Ace precisava mais do que nunca de sua válvula de escape agora. 

 

 

 

O velho homem fez Ace começar a se autodestruir por dentro, aquilo não era saudável, mas foi o jeito que o velho pode lidar com seu próprio luto mesmo que machucasse seu único neto.

 

 

 

Garp conseguiu chegar perto o suficiente para entrar no navio, e assim ele o fez, mas como o esperado, vários comandantes o cercaram, eles estavam prontos para uma luta, mas todos se surpreenderam quando o velho marinheiro levantou as suas mãos se rendendo, todos pararam, mas ainda estavam em alerta, qualquer movimento minimamente suspeito eles iriam atacá-lo.

 

 

 

— Eu não vim aqui para começar uma luta, eu não vou atacar ninguém! — Garp se pronunciou com a voz alta afirmando fortemente que não faria mal a ninguém. — Eu preciso falar com Portgas D. Ace, eu sei que ele está nesse navio, depois eu vou embora sem causar mal algum. — Com as palavras do velho homem fez com que tanto Marco quanto Thatch suspeitarem das ações de Ace a pouco tempo atrás, mas para o resto da tripulação só levantou dúvidas dos motivos para ele querer ver o garoto.

 

 

 

 

Garp olhou para o ninho do corvo sentindo com seu haki a presença do jovem.

 

 

 

— Ace venha aqui e fale comigo como um homem! — Todos ficaram mais alerta com o chamado do homem.

 

 

 

 

— Saia do meu barco!

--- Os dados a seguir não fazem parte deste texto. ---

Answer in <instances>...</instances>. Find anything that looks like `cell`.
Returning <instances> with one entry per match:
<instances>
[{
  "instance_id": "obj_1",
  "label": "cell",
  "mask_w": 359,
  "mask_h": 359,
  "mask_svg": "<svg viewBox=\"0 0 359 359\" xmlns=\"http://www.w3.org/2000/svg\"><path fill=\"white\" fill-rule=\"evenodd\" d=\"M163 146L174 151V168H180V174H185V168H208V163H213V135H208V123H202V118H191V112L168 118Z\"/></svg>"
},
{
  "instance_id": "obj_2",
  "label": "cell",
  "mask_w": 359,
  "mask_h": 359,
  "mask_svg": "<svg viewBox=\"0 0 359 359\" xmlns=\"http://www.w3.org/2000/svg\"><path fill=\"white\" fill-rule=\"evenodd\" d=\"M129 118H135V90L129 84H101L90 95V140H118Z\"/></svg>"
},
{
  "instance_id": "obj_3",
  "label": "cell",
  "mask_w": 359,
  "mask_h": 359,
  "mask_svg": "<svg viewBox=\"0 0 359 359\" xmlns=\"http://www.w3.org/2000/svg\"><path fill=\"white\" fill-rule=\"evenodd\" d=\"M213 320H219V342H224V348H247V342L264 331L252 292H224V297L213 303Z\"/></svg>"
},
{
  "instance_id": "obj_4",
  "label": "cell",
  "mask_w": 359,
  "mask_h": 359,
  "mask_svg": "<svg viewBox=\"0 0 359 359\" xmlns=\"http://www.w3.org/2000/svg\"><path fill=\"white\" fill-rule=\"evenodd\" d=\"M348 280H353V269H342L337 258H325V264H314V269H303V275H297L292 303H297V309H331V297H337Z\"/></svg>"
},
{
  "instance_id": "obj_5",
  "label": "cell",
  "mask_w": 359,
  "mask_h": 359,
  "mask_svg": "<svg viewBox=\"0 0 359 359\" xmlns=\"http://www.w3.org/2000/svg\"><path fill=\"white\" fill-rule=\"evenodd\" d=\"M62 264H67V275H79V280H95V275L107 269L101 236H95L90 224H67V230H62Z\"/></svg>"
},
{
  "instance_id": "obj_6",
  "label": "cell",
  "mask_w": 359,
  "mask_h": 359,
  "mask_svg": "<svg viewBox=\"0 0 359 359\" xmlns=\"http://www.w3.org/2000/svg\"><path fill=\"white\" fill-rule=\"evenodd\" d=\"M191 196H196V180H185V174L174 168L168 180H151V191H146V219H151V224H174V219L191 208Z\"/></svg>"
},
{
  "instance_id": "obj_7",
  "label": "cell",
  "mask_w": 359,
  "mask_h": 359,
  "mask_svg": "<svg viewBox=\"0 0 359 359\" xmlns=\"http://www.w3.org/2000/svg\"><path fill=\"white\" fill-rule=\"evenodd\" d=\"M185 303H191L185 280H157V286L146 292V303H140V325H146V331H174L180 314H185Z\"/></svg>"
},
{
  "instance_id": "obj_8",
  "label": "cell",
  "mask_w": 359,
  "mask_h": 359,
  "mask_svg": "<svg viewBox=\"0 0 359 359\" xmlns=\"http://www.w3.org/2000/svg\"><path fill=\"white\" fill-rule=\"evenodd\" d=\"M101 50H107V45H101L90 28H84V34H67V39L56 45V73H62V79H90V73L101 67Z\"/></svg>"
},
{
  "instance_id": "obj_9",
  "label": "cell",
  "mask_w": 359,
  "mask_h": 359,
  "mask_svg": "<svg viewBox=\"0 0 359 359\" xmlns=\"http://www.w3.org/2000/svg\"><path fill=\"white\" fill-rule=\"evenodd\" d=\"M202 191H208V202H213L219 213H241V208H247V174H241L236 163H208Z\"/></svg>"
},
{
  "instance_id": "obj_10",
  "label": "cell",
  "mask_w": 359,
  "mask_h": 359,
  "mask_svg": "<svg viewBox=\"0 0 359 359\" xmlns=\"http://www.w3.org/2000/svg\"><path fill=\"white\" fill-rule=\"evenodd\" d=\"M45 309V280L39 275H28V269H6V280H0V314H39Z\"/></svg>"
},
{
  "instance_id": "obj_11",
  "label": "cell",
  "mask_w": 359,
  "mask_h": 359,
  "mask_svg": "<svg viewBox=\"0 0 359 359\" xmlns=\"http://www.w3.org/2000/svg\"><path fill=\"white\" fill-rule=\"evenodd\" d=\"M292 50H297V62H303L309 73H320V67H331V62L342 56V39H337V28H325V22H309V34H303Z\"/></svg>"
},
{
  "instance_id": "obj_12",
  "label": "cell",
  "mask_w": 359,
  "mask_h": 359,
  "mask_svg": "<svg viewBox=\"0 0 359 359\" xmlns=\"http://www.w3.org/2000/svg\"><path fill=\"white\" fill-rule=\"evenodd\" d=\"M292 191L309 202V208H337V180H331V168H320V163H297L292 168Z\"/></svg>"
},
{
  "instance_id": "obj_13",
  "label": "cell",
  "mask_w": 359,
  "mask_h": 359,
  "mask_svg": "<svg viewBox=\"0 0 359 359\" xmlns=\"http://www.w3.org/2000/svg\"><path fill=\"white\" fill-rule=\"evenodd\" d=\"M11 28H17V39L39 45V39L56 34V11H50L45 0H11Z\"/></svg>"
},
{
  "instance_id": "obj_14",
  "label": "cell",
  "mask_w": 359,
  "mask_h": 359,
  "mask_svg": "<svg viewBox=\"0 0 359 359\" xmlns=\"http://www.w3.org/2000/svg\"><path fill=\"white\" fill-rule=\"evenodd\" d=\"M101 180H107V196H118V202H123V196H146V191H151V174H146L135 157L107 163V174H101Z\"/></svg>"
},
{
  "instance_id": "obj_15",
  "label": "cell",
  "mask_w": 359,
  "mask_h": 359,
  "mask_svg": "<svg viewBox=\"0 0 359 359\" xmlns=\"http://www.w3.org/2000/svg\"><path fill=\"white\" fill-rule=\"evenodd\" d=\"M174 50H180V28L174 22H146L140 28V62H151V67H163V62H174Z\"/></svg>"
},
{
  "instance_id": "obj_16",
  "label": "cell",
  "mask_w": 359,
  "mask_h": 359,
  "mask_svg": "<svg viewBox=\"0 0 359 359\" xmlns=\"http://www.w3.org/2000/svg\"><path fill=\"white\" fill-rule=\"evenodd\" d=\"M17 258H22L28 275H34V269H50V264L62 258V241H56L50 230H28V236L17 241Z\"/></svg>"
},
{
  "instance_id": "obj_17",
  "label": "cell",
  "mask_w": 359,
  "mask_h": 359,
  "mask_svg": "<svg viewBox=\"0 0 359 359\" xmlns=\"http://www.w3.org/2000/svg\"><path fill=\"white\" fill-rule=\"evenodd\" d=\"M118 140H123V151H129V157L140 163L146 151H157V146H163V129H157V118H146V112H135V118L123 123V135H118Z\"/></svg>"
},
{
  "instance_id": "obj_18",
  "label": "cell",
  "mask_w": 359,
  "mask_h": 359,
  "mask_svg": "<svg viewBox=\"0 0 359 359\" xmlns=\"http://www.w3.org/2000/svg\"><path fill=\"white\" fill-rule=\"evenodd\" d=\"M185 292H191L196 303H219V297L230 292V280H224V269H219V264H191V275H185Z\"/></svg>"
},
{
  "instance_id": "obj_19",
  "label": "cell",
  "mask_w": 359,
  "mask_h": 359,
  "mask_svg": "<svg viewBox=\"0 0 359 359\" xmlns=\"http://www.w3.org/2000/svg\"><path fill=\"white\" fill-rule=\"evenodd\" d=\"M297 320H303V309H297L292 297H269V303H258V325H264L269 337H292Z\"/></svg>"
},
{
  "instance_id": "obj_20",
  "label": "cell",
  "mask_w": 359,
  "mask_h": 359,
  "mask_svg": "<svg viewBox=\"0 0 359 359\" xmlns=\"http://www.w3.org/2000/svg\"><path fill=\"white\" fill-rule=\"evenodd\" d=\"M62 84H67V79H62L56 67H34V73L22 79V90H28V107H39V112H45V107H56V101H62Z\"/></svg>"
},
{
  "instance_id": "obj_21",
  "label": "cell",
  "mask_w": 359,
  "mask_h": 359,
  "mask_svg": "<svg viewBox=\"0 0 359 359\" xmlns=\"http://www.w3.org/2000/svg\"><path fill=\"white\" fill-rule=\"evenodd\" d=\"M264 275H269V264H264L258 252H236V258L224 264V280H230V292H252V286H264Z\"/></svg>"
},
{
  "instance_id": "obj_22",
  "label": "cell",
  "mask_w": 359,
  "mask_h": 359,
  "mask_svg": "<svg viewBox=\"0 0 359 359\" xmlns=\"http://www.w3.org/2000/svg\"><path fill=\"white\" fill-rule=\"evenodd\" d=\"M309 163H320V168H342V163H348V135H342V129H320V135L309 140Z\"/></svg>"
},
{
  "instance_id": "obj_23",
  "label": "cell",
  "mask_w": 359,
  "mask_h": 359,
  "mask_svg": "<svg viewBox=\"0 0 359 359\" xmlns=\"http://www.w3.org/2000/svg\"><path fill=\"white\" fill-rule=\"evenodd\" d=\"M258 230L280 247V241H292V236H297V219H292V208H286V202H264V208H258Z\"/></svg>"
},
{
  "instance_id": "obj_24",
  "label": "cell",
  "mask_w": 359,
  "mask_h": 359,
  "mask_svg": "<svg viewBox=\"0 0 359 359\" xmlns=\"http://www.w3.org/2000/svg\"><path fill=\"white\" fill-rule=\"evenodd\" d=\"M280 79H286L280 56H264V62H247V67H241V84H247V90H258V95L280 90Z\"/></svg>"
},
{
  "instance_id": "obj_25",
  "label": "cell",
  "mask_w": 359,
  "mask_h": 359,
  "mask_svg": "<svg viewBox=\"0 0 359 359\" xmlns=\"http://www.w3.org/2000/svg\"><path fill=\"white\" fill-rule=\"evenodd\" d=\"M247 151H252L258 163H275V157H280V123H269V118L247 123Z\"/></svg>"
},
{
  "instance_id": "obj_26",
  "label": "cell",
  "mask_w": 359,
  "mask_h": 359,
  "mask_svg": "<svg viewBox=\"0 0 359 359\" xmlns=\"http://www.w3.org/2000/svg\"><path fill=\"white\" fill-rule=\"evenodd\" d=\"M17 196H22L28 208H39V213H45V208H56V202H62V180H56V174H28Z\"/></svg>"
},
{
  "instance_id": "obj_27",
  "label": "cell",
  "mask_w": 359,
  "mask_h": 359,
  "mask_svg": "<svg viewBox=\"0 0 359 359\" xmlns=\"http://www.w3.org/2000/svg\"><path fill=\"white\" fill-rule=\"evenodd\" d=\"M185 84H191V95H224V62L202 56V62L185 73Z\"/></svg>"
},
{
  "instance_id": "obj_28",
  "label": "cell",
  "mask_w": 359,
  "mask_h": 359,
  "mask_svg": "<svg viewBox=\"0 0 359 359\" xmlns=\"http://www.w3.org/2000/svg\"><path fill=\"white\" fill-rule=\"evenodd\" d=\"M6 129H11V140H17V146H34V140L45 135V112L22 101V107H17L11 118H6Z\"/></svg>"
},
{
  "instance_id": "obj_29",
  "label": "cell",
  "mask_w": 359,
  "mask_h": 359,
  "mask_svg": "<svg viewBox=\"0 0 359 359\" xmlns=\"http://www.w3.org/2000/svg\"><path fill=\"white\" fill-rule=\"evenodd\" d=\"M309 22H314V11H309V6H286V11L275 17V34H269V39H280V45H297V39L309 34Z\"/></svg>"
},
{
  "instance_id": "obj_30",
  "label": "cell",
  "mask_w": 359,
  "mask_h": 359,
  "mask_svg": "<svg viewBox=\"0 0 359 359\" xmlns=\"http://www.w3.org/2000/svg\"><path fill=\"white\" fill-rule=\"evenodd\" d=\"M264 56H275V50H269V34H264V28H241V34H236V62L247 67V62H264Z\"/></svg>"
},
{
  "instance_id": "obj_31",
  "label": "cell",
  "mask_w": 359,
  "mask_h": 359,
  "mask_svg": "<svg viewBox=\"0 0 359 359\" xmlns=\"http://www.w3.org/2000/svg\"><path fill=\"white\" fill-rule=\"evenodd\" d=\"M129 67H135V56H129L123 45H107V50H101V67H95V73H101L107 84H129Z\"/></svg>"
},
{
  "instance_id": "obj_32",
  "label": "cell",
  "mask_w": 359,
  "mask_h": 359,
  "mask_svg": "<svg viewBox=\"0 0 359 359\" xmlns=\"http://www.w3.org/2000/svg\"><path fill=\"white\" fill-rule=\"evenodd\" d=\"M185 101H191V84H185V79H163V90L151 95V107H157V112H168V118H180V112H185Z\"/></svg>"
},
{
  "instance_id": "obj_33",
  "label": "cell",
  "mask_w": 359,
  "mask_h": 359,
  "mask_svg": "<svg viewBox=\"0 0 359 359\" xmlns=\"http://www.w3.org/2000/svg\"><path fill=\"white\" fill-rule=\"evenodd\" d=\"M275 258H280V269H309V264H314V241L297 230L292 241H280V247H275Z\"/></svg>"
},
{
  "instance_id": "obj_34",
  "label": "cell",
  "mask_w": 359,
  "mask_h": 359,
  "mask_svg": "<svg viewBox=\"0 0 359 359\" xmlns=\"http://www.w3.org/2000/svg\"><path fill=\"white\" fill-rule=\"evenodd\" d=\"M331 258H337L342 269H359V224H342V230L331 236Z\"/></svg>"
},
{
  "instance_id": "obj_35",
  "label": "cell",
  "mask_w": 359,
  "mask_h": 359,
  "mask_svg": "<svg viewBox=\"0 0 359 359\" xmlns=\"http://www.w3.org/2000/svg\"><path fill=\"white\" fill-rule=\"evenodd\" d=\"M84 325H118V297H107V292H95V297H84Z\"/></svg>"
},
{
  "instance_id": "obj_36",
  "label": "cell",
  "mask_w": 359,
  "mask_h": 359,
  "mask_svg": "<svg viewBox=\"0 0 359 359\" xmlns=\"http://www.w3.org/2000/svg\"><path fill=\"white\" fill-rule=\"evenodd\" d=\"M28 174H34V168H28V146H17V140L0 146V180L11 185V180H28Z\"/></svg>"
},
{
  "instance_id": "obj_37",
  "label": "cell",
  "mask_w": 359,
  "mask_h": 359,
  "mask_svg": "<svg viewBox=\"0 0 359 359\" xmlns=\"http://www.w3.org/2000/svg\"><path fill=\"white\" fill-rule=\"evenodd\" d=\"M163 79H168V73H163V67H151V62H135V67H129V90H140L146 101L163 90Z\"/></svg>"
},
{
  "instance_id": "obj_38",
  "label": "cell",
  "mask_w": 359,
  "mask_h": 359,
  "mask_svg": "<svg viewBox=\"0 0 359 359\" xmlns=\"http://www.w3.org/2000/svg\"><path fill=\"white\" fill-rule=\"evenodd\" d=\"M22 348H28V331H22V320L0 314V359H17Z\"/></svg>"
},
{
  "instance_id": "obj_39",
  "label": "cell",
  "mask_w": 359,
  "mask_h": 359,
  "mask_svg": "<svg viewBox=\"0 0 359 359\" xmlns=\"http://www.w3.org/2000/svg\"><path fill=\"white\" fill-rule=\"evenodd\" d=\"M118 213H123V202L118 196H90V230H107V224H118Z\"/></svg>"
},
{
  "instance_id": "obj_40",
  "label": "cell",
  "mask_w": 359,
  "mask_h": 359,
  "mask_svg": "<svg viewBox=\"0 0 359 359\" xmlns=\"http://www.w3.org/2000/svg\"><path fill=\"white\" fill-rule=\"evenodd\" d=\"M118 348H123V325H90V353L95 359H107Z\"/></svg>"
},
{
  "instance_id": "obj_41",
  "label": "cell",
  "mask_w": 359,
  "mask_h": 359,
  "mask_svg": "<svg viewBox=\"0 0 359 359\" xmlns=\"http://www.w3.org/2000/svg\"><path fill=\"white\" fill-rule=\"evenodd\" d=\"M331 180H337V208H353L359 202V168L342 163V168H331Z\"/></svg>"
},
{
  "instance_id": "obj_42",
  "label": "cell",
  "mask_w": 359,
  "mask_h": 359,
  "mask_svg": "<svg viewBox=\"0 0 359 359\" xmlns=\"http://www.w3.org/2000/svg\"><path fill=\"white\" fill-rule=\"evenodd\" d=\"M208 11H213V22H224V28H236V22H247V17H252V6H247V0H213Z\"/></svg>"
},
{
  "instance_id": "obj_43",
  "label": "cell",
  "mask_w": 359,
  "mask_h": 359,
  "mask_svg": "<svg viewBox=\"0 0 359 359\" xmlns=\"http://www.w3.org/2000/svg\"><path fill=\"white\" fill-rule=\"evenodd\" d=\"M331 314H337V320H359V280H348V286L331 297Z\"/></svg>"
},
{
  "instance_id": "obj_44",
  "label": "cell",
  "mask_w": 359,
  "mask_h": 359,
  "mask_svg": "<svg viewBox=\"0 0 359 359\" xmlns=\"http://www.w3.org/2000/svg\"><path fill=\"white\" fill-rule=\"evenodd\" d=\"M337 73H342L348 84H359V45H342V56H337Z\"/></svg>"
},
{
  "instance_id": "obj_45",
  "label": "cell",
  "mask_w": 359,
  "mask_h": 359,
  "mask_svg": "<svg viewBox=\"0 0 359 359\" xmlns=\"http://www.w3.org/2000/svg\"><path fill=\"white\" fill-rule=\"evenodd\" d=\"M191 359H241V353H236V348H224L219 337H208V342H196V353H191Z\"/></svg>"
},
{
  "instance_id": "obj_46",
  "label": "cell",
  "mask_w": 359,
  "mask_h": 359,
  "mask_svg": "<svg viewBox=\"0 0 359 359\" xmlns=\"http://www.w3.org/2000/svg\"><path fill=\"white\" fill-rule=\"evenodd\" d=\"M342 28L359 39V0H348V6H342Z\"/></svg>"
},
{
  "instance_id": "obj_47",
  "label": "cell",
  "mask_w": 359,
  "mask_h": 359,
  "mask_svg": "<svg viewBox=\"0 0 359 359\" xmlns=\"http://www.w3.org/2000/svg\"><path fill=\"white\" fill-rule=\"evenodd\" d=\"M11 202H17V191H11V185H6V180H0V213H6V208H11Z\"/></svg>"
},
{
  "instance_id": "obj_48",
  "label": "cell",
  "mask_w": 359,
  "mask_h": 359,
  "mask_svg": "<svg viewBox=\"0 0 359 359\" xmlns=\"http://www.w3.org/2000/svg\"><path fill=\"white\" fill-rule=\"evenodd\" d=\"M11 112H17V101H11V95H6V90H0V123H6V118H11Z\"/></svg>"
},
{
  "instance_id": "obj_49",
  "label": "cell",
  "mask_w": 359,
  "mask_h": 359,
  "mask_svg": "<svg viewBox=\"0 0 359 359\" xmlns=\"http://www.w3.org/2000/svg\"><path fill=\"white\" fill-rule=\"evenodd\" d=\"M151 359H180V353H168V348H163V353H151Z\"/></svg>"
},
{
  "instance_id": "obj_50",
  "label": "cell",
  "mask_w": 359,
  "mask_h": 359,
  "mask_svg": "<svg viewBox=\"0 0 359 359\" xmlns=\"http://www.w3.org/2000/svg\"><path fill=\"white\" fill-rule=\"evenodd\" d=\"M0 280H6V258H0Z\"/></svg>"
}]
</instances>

Você não é bem-vindo aqui. — O homem mais forte dos mares falou visivelmente sendo hostil já que ele representava uma ameaça, e na cabeça do homem poderia ser uma ameaça até ao seu novo filho já que não sabia as intenções do homem.

 

 

 

— O que eu tenho a tratar com o garoto é muito mais importante do que eu estar ou não no seu barco, e não importa se você é um yonkou ou não, eu preciso falar com ele. — Garp disse incrivelmente sério.

 

 

 

Barba branca fechou completamente o rosto, ele pensava se realmente deveria deixar o marinheiro falar com seu filho casula, ou se ainda deveria deixar ele mais alguns segundos em seu navio, ele estava dividido sobre o que fazer. 

 

 

Assim como Ace, o pobre garoto não sabia o que fazer, se deveria ou não ir, uma parte dele queria ver o seu avô de novo, mas outra parte não queria ver o homem nunca mais em sua vida. Ele estava tentando se manter ocupado desenhando o mapa, mas ele não conseguia mais evitar aquilo, aqueles sentimentos de melancolia e amargura, Ace pensava que se ele visse novamente o homem tudo cairia por terra, ele não queria isso.

 

 

 

Ace pegou uma nova folha e escreveu poucas palavras, ele amassou o papel e arremessou a folha na cabeça do homem que o procurava.

 

 

 

Garp rapidamente pegou o papel que atingiu sua cabeça antes que ele atingisse o chão, ele fixou o olhar no objeto, ele olhou em qual direção veio a folha amassada. Garp desamassou a folha, ele sabia que se aquilo veio de Ace naquela situação, havia algo lá.

 

 

 

A folha portava poucas palavras nela, o homem começou a ler mentalmente cada uma das palavras: “Vá embora! Eu não quero falar com você, você veio aqui à toa, eu não quero mais ver a sua cara, eu te odeio.”

 

 

 

O rosto de Garp ficou completamente sombrio ao ler aquelas palavras, ele fechou seus punhos com força, assim amassando o papel novamente. Ele levantou a cabeça e em passos firmes começou a ir em direção ao ninho do corvo, mas foi interrompido pelos comandantes, mas o homem ignorou todos eles, ignorando o risco total de perigo, assim que ele chegou no local de subida para o ninho do corvo, o braço direito do homem mais forte dos mares ficou na frente impedindo o homem com o título de herói de subir.

 

 

 

Marco estava completamente em alerta, ele não iria deixar o membro da marinha, que representava uma ameaça para todos, falar com o garoto que roubou seu coração. Sua fênix gritava, se debatia dentro dele para não deixar Garp encostar em um fio de cabelo do menino.

 

 

 

Garp tentou passar pelo homem, mas foi impedido pelo mesmo, o fuzileiro naval olhou com um olhar sombrio para dentro dos olhos da fênix.

 

 

 

— Me deixe falar com o meu neto. — O herói da marinha silabou em tom baixo e obscuro para o pirata. Ele empurrou o primeiro imediato e subiu no ninho do corvo.

 

 

 

Um ponto de interrogação surgiu em cima da cabeça de Marco, o loiro achava estar tendo delírios ao ouvir que Ace era neto de Garp, o herói.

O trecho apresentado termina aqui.